2016-02-26Zeitschriftenartikel DOI: 10.3390/ijerph13030265
Lower Prevalence of Atopic Dermatitis and Allergic Sensitization among Children and Adolescents with a Two-Sided Migrant Background
Ernst, Sinja Alexandra
In industrialized countries atopic diseases have been reported to be less likely in children and adolescents with a migrant background compared to non-migrants. This paper aimed at both examining and comparing prevalence of asthma, allergic rhinoconjunctivitis and atopic dermatitis and allergic sensitization to specific IgE antibodies in children and adolescents with and without a migrant background. Using data of the population-based German Health Interview and Examination Survey for children and adolescents (KiGGS;n = 17,450; 0–17 years), lifetime and 12-month prevalence of atopic diseases and point prevalence of 20 common allergic sensitizations were investigated among migrants compared to non-migrants. Multiple regression models were used to estimate the association of atopic disease and allergic sensitization with migrant background. In multivariate analyses with substantial adjustment we found atopic dermatitis about one-third less often (OR 0.73, 0.57–0.93) in participants with a two-sided migrant background.
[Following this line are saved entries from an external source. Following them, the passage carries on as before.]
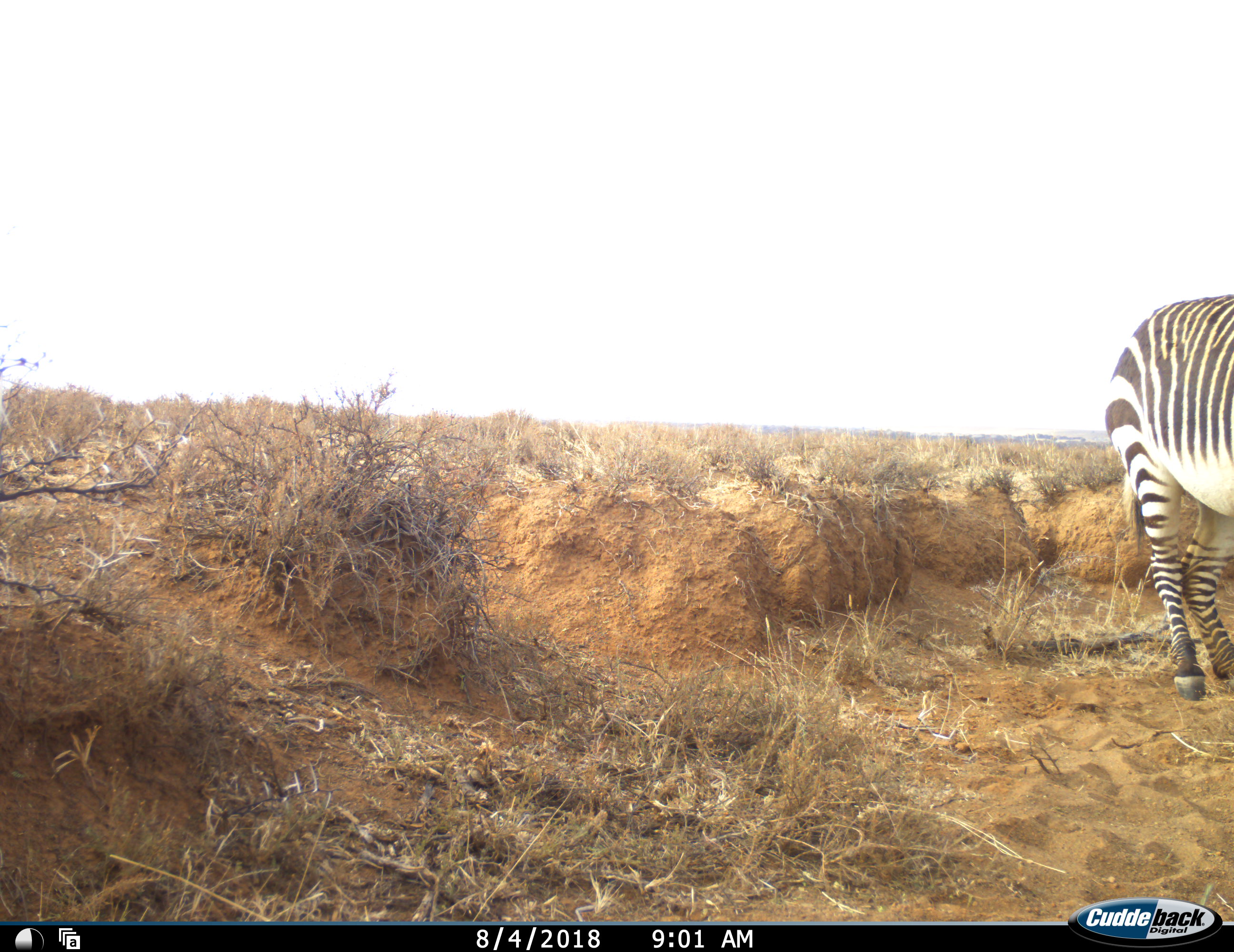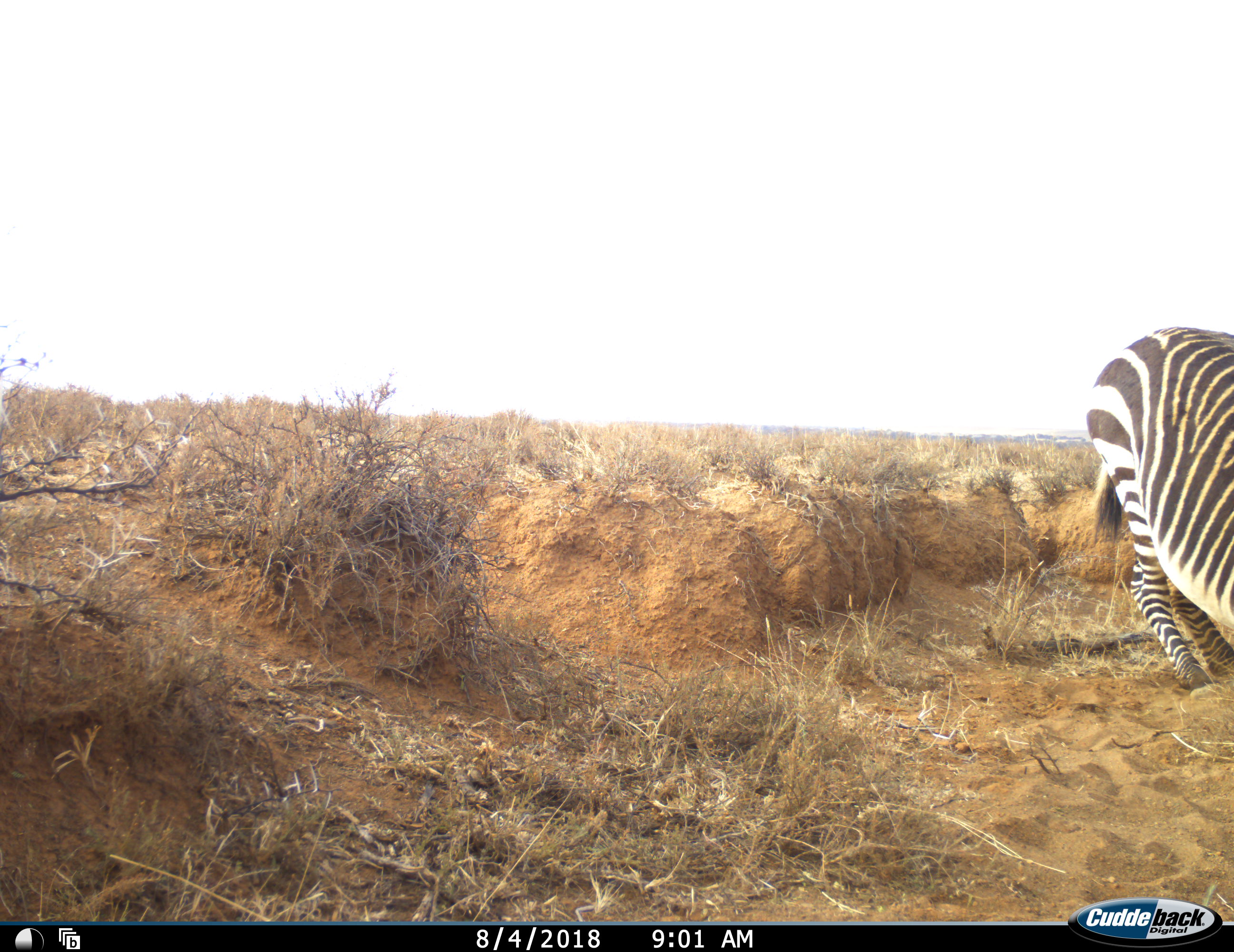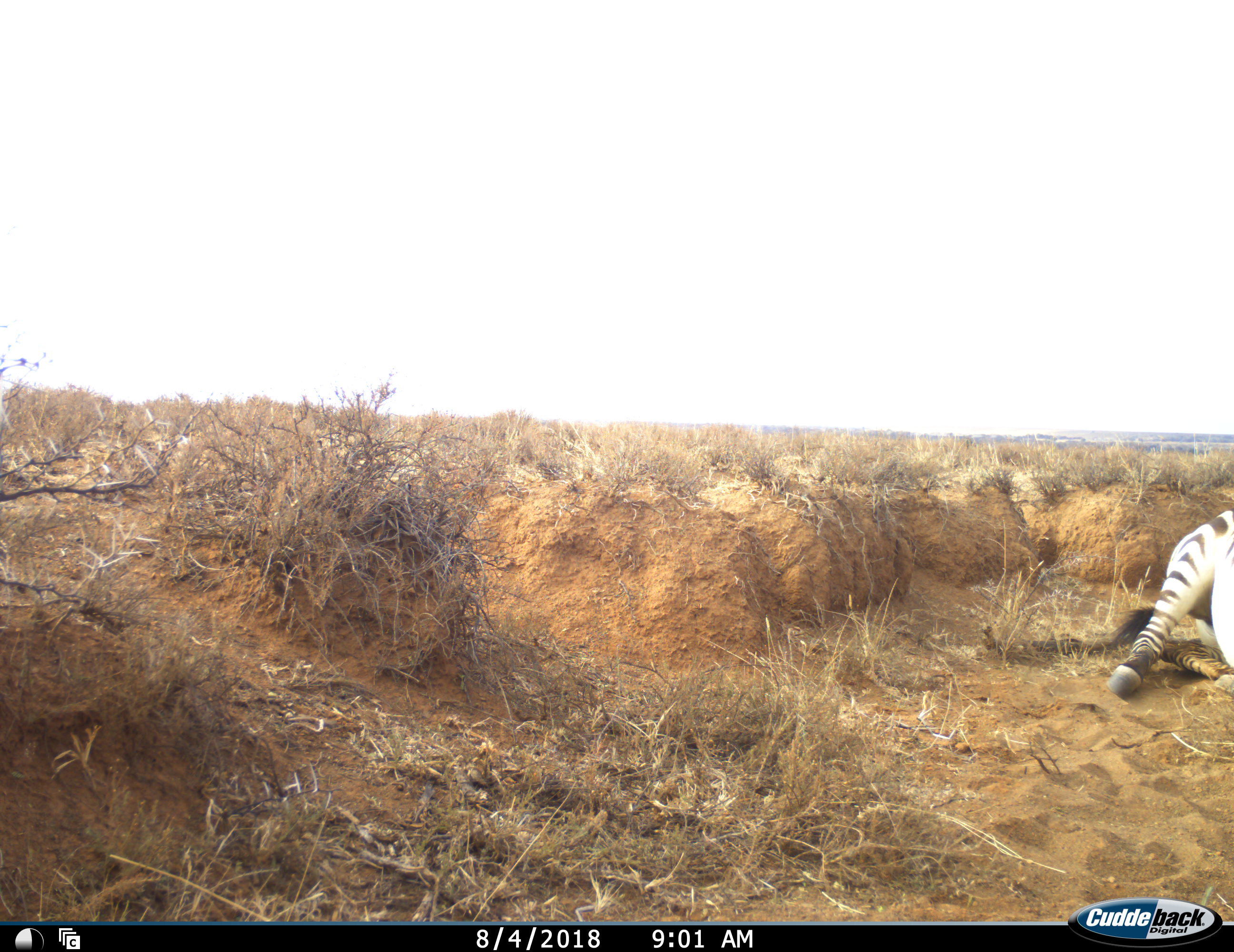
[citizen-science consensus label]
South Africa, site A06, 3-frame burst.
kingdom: Animalia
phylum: Chordata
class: Mammalia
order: Perissodactyla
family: Equidae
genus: Equus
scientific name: Equus zebra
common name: mountain zebra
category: zebramountain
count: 1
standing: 40%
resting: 50%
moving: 20%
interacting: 10%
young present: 0%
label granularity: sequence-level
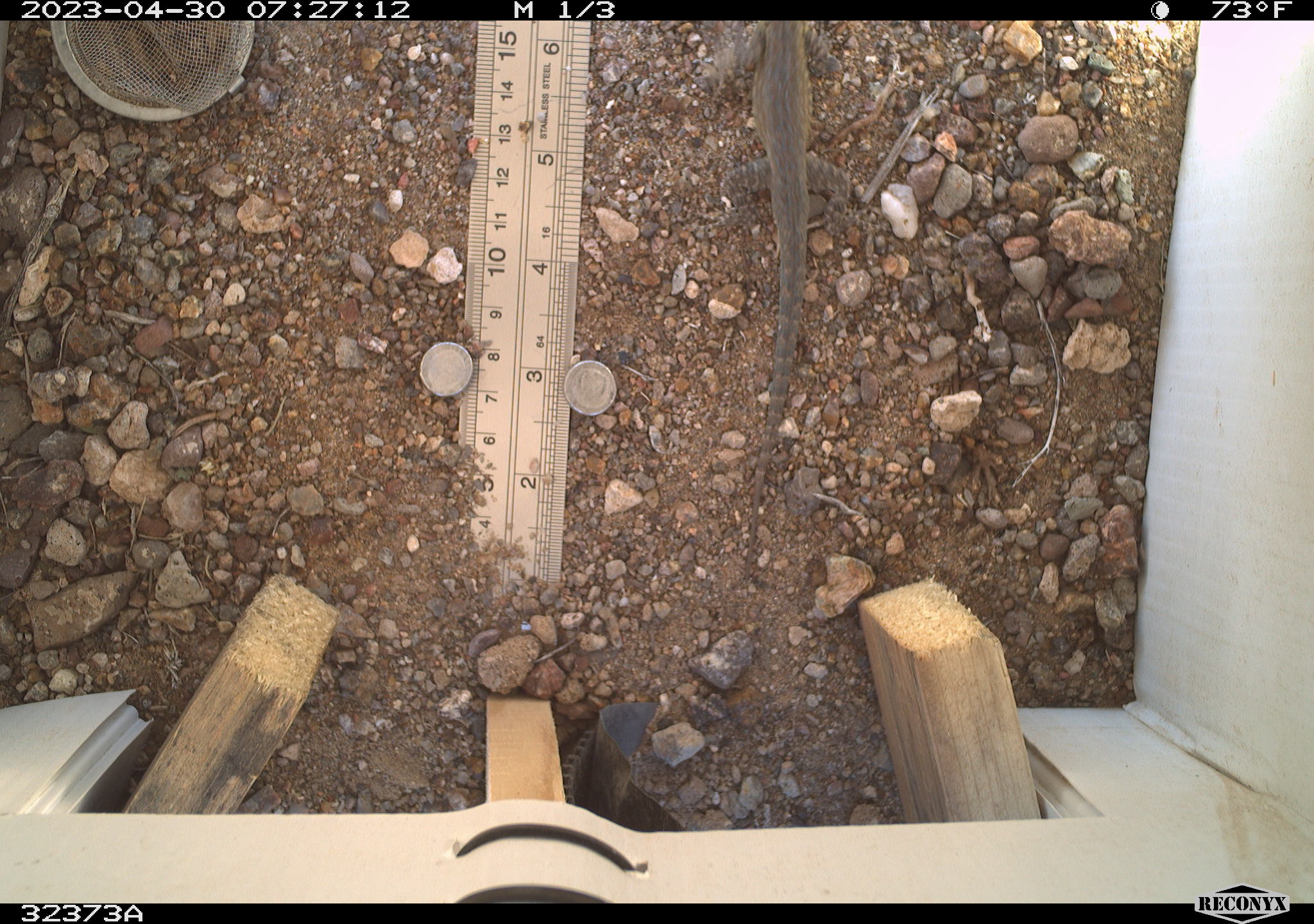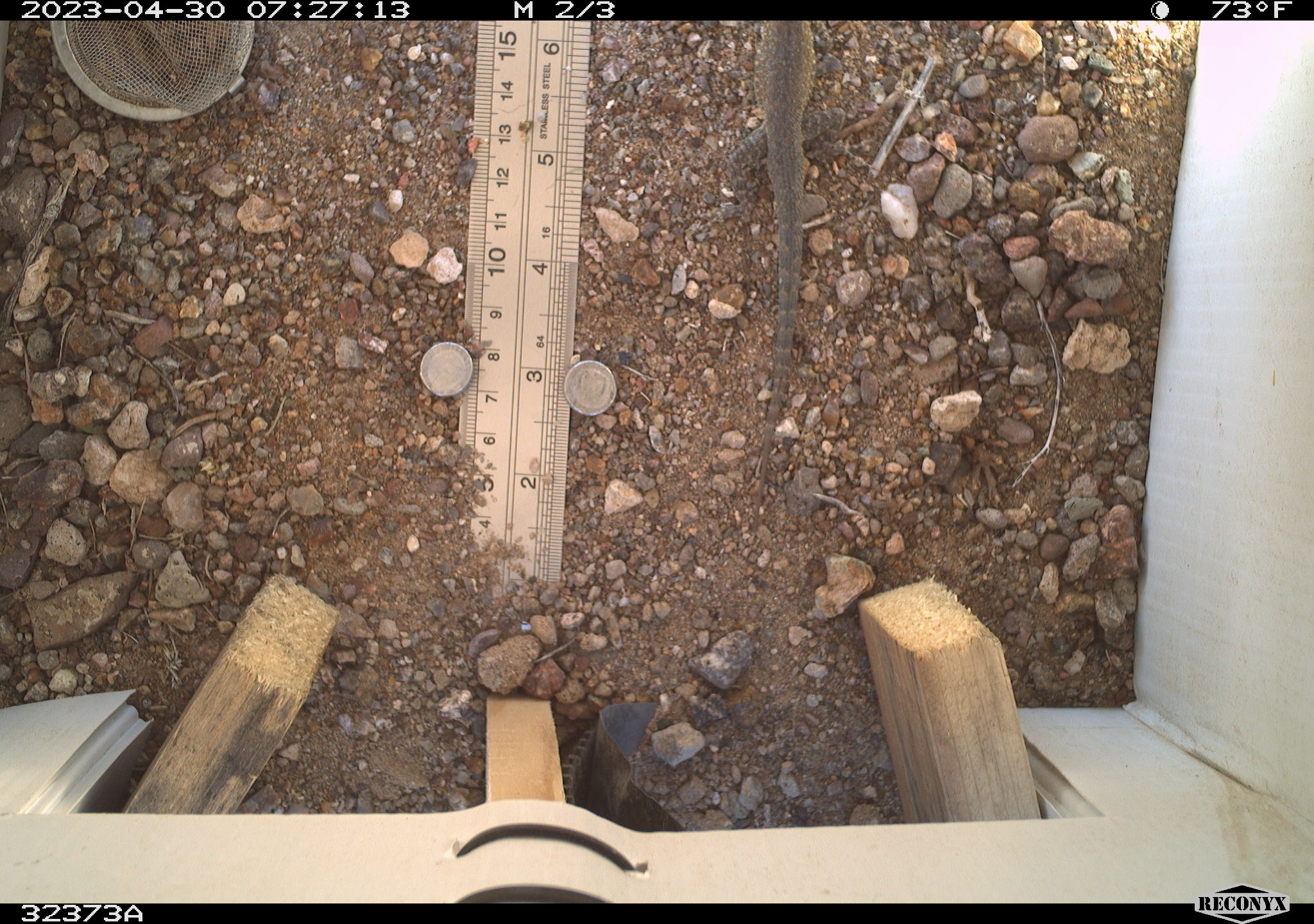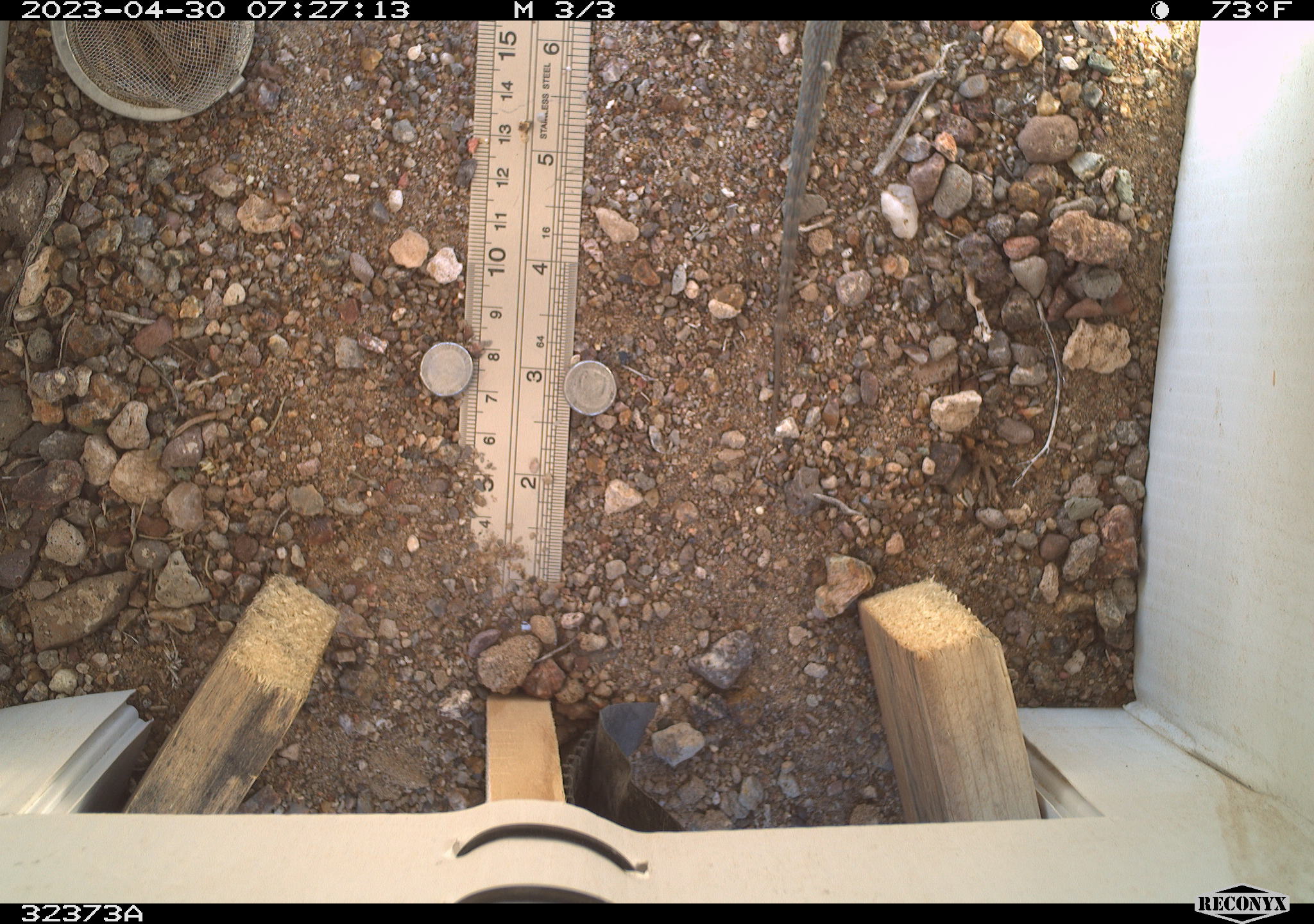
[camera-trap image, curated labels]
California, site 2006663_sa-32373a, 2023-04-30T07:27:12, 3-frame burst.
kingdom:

Statistically significant associations between allergic sensitizations and a two-sided migrant background remained for birch (OR 0.73, 0.58–0.90), soybean (OR 0.72, 0.54–0.96), peanut (OR 0.69, 0.53–0.90), rice (OR 0.64, 0.48–0.87), potato (OR 0.64, 0.48–0.85), and horse dander (OR 0.58, 0.40–0.85). Environmental factors and living conditions might be responsible for the observed differences.